これは、いったいどのようなことなのでしょう。新説は、次のように説明しています。胃に入った食べものは、胃粘膜から分泌される消化液で消化されますが、その消化液には強い酸性の塩酸が含まれています。そして、消化された食べものが小腸に送られる時は、塩酸も腸に送られます。しかし、腸にはアルカリ性の物質を分泌する細胞があり、胃液の塩酸を中和するので、ふつうは腸が傷つくことがありません。
ところが、胃液が多くなり過ぎたり、一度に大量の消化物が腸に届けられたりすると、中和がまにあわなくなってしまいます。

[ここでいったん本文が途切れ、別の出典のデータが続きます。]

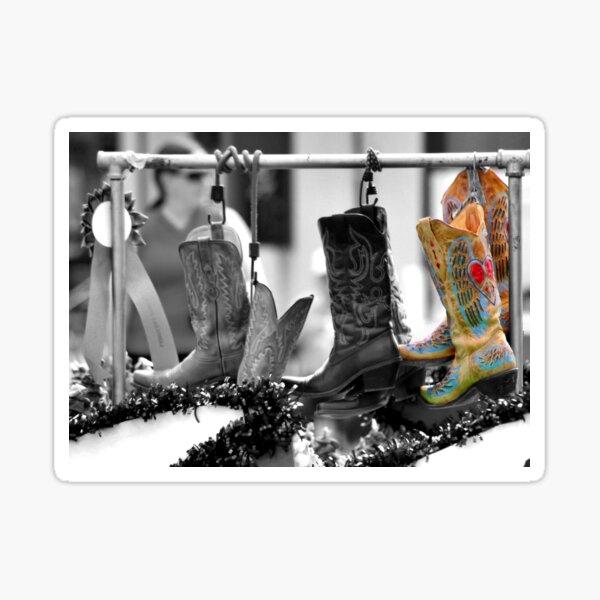 Cowgirl Couture II Sticker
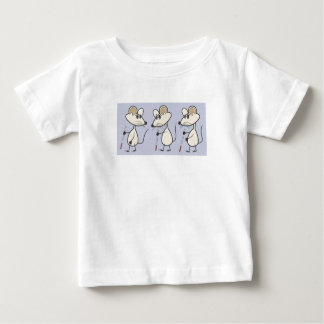Three Blind Mice Tshirts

すると、腸のセンサーが働き、これ以上消化物を送らないように胃に指令を出して動きを止めると同時に、脳にも痛みや不快感という形でシグナルを送ります。
これが、胃もたれ感につながるというのです。つまり、胃が働き過ぎて大量に消化物を腸に送り届けると、たとえ胃に食べものがなくても、胃もたれを感じるということです。
このタイプの胃もたれを持つ方は、胃の運動を高め、胃液の分泌を促進し消化を助ける「健胃薬」より、胃の働き過ぎで出すぎた胃酸を抑えるH2ブロッカーなどの「制酸剤」が有効です。
胃もたれには一般的な健胃薬を飲む方がほとんどでしょう。しかし、胸焼けを感じゃすい方などは、新タイプの胃もたれの可能性があるので、制酸剤を用いるほうが速やかに症状を緩和できるかもしれません。